Quatre à quatre, malgré vos conseils obligeants,
J’avalais les morceaux, me disant : Si je tarde,
Que va-t-il inventer ?
Scène VI
MOLIÈRE, GÉLY, ROUSTECAGNAC, puis CLAUDINE
ROUSTECAGNAC.
Bonnes gens, Dieu vous garde !
GÉLY.
Pour vous servir, monsieur de la Roustecagnac !
Bas, à Molière.
Vous reste-t-il encore un tour dans votre sac ?
MOLIÈRE, de même, à Gély.
Peut-être. Nous verrons...
ROUSTECAGNAC.
Maître Gély, l’épée
Que tu vois, ce matin fut d’un sang noir trempée.
GÉLY.
Ciel !
ROUSTECAGNAC.
J’avais rendez-vous, au fond du petit bois
Avec une marquise, à laquelle parfois
Il m’est permis de rendre un tendre et juste hommage.

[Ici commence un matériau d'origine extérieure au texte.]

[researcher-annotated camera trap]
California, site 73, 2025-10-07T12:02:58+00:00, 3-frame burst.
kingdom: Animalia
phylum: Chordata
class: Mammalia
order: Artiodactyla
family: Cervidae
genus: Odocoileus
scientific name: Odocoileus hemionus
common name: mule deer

J’arrive. Elle me dit en son gentil ramage :
« Polydore ! pourquoi me faire attendre ainsi ? »
Je la console avec un baiser ; quand voici
Trois grands drôles, masqués de noir, portant cuirasse,
Qui sortent des taillis pendant que je l’embrasse
Et veulent arracher la belle de mon sein...
Je dégaine, aussitôt que je vois leur dessein ;
Mon corps fait un rempart à la dame éplorée,
Et le premier des trois, la panse perforée,
Tombe ! Des deux coquins qui restent, l’un s’enfuit :
L’autre veut lutter ; mais, pour qu’il s’en aille instruit
Du respect que l’on doit aux dames non pareilles,
Je lui coupe, d’un coup preste, les deux oreilles !...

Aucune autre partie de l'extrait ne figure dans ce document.